Fig. 77.—Water-tiger, the
larva of the predaceous
water-beetle, Dyticus sp.
(From specimen.)

Some of the stingless Hymenoptera are not parasites, but are gall-producers. The female with its piercing ovipositor lays an egg in the soft tissue of a leaf or stem, and after the larva hatches the gall rapidly forms. The larval insect lies in the plant-tissue, having for food the sap which comes to the rapidly growing gall. It pupates in the gall, and when adult eats its way out.

Fig. 78.—The plum curculio,
Conotrachelus nenuphar, a
beetle very injurious to plums.
(Photograph by M. V. Slingerland.)

The ants, bees, and wasps are called the stinging Hymenoptera, although the ants we have in North America have their sting so reduced as to be no longer usable.

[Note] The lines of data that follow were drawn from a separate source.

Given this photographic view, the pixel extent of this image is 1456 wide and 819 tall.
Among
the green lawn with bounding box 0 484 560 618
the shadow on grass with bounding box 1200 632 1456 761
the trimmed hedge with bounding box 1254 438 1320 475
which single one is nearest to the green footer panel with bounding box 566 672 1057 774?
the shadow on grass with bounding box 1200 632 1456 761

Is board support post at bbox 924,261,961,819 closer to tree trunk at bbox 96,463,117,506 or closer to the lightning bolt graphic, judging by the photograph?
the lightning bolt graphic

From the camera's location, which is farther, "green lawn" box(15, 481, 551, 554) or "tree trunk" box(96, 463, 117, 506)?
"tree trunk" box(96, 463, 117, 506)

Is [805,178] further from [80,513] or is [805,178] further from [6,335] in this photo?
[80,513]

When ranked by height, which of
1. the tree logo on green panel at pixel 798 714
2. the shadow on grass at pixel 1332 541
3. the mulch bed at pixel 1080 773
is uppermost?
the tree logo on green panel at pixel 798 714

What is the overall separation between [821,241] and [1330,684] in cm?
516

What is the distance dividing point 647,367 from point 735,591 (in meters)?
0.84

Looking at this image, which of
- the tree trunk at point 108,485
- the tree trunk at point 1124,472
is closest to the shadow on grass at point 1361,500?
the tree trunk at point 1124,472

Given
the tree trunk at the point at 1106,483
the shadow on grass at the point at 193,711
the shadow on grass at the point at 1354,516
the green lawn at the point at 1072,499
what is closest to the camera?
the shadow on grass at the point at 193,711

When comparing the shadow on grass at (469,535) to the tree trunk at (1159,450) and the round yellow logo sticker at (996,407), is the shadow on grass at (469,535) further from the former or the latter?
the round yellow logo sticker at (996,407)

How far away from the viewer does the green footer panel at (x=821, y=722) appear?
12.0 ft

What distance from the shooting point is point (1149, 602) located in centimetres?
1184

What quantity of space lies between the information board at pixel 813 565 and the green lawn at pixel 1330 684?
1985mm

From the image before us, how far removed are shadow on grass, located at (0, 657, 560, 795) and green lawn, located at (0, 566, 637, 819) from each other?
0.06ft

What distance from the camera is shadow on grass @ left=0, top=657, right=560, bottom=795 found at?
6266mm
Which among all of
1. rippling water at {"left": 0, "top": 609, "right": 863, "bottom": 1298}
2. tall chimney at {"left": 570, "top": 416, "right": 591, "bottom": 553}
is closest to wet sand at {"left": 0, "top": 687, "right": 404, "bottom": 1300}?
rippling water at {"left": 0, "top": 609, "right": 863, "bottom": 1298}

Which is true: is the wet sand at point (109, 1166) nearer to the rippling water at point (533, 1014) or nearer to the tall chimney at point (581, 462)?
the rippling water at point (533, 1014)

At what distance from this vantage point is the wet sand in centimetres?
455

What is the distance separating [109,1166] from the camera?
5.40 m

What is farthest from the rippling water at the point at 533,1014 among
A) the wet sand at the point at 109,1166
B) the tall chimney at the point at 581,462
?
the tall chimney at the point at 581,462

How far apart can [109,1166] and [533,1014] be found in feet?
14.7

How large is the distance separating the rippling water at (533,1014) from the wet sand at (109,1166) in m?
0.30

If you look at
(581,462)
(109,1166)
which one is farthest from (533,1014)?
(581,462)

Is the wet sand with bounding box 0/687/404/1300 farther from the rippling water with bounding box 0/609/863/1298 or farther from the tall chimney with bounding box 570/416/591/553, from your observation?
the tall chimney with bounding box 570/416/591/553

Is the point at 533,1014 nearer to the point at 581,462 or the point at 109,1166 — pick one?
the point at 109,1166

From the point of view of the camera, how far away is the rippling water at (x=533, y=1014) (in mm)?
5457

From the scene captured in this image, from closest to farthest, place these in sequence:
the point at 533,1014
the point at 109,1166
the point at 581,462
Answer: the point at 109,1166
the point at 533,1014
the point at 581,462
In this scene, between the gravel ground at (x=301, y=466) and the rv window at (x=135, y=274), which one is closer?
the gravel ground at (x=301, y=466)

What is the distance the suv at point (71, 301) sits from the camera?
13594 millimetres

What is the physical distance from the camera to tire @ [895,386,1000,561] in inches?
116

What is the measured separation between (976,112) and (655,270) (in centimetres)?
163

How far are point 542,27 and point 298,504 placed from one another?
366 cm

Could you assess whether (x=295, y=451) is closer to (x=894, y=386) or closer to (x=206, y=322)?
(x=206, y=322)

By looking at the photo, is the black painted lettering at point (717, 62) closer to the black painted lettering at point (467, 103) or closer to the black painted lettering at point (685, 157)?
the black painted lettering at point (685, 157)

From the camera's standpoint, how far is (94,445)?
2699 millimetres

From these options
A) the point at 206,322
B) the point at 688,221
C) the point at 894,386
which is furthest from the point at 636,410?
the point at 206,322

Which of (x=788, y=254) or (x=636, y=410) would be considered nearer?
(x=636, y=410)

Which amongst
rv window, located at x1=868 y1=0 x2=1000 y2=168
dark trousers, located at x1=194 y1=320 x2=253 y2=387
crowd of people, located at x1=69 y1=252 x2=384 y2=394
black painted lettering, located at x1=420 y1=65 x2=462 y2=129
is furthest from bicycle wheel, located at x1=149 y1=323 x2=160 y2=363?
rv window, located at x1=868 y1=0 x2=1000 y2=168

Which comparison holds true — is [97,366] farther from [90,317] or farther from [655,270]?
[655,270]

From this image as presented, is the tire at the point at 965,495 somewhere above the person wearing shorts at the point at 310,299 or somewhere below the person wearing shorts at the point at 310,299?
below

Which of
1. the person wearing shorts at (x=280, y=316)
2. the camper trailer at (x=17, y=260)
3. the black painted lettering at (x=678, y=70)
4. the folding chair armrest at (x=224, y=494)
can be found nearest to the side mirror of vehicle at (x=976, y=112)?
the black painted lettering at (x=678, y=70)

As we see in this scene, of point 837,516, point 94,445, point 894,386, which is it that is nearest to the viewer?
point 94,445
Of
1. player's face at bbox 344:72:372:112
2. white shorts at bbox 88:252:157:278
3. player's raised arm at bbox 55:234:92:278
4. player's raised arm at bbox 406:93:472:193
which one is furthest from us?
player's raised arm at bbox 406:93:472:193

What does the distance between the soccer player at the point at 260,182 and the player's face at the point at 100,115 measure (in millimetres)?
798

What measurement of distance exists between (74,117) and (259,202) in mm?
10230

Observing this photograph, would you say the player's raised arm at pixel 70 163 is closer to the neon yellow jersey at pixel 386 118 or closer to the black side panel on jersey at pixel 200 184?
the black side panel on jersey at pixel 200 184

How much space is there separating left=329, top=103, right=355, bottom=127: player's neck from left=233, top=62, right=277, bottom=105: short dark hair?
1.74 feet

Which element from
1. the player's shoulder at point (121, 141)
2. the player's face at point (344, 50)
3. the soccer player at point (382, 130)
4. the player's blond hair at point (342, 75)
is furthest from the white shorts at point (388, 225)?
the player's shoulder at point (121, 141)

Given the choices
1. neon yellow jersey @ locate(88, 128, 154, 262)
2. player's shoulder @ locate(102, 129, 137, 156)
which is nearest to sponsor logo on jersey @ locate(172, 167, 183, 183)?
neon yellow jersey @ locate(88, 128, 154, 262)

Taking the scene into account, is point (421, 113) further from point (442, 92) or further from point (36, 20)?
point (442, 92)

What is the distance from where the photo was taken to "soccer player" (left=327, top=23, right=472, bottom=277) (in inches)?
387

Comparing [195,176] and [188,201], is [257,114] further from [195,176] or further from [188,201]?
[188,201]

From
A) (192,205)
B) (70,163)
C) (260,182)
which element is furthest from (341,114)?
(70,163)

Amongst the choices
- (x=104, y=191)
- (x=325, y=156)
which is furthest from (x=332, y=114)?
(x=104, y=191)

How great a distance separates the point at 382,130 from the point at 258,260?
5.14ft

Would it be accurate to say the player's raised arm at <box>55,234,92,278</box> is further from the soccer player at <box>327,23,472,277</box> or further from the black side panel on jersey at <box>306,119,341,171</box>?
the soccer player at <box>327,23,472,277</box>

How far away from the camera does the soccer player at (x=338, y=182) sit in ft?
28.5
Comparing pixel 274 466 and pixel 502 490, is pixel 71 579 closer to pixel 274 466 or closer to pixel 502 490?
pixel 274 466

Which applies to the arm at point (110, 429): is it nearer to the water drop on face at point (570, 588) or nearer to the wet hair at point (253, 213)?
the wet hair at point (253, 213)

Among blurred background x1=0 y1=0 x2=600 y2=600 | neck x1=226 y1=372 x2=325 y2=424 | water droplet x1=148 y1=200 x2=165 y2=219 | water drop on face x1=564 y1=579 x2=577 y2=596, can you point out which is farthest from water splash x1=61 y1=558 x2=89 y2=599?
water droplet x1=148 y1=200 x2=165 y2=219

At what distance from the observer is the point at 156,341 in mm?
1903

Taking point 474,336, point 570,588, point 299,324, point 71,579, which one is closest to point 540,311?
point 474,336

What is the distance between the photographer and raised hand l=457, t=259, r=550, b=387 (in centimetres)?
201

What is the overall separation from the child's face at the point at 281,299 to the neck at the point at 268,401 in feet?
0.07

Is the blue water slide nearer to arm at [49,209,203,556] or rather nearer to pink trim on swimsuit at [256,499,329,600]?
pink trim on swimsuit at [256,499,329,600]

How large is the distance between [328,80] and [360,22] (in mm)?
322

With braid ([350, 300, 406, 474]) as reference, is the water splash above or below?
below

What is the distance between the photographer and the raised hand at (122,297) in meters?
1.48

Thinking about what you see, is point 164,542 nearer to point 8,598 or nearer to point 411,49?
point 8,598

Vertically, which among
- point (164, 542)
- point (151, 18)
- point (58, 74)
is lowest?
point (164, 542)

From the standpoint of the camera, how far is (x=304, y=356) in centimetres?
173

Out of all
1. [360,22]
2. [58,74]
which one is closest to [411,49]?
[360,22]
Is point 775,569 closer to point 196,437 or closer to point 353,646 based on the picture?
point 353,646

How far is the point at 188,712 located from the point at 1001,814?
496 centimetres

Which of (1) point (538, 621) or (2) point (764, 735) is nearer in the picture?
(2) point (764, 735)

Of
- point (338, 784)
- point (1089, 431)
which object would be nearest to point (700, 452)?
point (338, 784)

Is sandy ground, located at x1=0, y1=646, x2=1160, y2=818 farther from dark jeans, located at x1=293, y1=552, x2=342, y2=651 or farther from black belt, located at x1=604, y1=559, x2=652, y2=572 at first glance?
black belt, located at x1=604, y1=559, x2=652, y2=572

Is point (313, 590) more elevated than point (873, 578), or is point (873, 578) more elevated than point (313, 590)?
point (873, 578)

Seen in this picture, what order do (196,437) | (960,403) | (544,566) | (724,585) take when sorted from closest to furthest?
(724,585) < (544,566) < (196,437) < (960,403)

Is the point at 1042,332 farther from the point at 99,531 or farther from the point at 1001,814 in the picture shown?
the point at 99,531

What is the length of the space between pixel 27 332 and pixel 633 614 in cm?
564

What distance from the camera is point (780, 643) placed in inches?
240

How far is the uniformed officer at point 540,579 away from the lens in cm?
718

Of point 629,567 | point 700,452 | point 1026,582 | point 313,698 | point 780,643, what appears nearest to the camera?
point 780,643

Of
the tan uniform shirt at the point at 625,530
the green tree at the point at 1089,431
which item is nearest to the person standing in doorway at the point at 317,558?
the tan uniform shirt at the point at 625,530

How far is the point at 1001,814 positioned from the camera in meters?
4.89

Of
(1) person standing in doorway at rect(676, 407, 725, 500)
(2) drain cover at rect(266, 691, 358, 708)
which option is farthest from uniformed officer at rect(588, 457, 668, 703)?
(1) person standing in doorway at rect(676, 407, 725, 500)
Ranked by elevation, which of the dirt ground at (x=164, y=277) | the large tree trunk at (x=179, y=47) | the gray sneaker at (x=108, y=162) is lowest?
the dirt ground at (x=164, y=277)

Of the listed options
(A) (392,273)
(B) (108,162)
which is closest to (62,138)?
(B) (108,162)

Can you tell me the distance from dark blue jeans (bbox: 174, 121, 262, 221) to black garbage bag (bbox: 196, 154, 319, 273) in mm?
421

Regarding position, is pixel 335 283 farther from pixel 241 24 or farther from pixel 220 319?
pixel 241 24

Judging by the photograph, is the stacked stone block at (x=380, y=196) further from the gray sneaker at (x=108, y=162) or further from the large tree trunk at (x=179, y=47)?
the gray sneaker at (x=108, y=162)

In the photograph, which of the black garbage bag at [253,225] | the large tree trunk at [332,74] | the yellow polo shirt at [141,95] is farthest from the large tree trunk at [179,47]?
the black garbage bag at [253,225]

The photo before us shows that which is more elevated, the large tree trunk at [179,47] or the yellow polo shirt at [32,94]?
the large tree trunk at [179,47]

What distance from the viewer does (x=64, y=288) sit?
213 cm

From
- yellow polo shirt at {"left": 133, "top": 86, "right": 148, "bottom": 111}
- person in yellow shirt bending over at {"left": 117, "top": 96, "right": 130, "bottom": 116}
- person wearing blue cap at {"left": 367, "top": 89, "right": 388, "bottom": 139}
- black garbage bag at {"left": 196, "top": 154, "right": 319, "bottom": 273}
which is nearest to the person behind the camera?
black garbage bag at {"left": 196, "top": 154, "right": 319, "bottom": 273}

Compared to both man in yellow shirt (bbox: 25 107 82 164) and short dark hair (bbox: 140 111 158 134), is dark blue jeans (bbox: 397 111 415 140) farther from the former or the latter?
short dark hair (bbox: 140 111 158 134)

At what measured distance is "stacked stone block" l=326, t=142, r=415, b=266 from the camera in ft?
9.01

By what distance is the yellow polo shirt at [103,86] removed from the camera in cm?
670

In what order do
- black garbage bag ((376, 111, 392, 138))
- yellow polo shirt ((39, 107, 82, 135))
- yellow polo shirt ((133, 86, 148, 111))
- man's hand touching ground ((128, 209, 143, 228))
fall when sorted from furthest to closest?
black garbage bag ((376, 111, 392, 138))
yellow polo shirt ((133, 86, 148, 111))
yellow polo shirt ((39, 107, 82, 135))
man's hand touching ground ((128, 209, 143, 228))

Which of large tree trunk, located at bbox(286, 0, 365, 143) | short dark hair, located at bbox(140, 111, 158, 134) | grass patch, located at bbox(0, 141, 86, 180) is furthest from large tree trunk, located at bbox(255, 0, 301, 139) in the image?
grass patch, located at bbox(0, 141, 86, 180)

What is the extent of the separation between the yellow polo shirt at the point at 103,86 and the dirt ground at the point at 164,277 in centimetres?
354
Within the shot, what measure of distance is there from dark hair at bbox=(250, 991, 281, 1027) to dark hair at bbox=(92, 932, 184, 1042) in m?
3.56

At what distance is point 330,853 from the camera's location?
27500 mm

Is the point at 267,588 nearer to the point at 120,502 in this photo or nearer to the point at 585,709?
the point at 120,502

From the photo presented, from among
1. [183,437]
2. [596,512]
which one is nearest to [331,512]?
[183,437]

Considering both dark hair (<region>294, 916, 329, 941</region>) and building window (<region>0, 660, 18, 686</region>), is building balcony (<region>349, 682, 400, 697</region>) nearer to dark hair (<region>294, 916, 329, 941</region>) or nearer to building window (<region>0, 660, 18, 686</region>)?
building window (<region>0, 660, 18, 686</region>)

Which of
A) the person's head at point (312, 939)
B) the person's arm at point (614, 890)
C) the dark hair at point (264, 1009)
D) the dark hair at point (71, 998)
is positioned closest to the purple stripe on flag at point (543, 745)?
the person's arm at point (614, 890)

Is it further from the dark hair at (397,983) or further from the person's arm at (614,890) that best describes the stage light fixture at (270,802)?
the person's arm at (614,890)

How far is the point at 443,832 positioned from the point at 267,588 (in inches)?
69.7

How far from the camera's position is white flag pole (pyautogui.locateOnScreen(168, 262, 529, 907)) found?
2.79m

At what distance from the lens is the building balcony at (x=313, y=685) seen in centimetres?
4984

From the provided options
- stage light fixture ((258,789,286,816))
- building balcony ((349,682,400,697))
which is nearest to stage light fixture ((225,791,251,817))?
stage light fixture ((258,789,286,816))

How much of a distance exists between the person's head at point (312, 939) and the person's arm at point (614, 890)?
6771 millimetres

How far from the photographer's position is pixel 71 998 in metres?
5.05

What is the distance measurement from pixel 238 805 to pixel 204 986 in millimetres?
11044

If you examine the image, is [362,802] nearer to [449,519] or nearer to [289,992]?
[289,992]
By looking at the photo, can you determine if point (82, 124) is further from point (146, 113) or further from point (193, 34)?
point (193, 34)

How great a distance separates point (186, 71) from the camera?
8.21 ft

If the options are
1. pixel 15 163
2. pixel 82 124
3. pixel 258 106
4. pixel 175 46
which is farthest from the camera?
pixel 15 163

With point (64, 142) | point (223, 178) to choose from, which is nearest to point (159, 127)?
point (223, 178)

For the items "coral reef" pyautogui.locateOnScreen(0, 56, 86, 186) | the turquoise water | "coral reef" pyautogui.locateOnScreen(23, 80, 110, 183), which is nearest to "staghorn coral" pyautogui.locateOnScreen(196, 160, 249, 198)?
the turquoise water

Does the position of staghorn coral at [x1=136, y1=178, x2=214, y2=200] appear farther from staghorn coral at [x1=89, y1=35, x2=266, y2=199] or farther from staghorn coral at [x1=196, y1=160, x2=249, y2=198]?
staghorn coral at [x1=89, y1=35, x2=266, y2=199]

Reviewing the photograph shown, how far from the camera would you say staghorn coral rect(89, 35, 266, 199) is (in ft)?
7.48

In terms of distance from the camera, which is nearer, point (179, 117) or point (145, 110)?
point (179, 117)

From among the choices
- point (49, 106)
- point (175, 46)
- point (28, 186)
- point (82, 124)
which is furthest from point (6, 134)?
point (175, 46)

Among these Hymenoptera are the social or communal insects, viz., all the ants, the bumblebees and honey-bee, and the few social wasps, as the yellow-jacket and black hornet. There are many more species of non-social or solitary bees and wasps than social ones, and their habits and instincts are nearly as remarkable.

Fig. 79.—The currant-stem girdler, Janus integer, a Hymenopteron at work girdling a stem after having deposited an egg in the stem half an inch lower down. (Photograph by M. V. Slingerland.)